— MATERIAL SHOWN —
▶

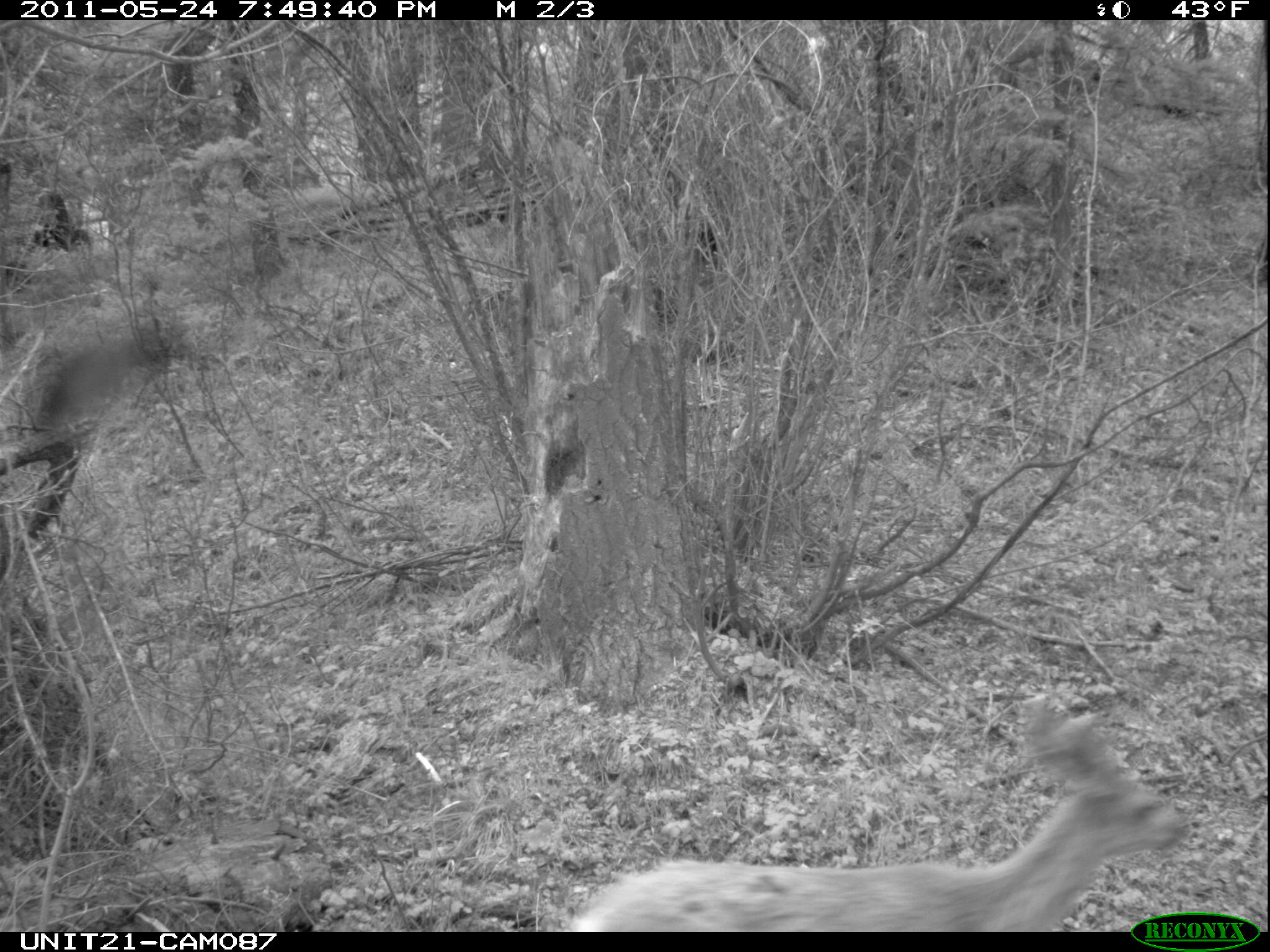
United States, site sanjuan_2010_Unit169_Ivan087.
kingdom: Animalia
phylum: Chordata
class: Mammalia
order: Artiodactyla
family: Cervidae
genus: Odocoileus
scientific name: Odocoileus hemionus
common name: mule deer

◀

— EXERCISE PROMPT —
A word-for-word copy of the entries above is needed, with every picture dropped.

— RESPONSE AREA —
United States, site sanjuan_2010_Unit169_Ivan087.
kingdom: Animalia
phylum: Chordata
class: Mammalia
order: Artiodactyla
family: Cervidae
genus: Odocoileus
scientific name: Odocoileus hemionus
common name: mule deer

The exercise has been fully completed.